▶ WRITTEN TASK: Copy the items between the line containing "How do you arrange" and the line containing "the distant high-rise building at (717,101) <", inclusive, without any changes.

━━ INPUT ROWS

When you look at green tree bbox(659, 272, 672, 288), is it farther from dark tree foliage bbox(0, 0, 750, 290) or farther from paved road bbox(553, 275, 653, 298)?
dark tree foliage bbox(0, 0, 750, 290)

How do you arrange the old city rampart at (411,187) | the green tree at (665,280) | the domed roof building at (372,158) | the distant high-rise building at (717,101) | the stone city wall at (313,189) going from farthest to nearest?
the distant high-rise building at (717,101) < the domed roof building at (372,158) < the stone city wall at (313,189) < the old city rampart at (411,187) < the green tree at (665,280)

━━━━
━━ INPUT ROWS

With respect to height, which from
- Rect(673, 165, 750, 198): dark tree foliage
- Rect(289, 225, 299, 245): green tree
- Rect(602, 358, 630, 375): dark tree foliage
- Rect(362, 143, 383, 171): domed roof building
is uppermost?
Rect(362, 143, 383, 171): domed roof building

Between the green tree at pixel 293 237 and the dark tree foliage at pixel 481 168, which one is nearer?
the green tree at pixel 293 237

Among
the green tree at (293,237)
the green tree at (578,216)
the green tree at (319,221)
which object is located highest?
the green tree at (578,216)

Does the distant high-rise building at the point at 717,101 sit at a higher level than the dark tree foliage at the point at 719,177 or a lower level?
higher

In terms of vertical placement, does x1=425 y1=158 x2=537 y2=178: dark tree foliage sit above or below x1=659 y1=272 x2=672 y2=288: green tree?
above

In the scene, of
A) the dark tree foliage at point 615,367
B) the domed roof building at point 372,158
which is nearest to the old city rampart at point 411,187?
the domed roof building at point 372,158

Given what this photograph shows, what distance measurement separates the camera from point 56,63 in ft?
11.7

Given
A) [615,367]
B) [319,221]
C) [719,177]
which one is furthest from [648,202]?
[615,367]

━━━━

▶ SOLUTION:
How do you arrange the old city rampart at (411,187) | the green tree at (665,280) | the domed roof building at (372,158) | the distant high-rise building at (717,101) | the stone city wall at (313,189) going from farthest to nearest?
the distant high-rise building at (717,101) < the domed roof building at (372,158) < the stone city wall at (313,189) < the old city rampart at (411,187) < the green tree at (665,280)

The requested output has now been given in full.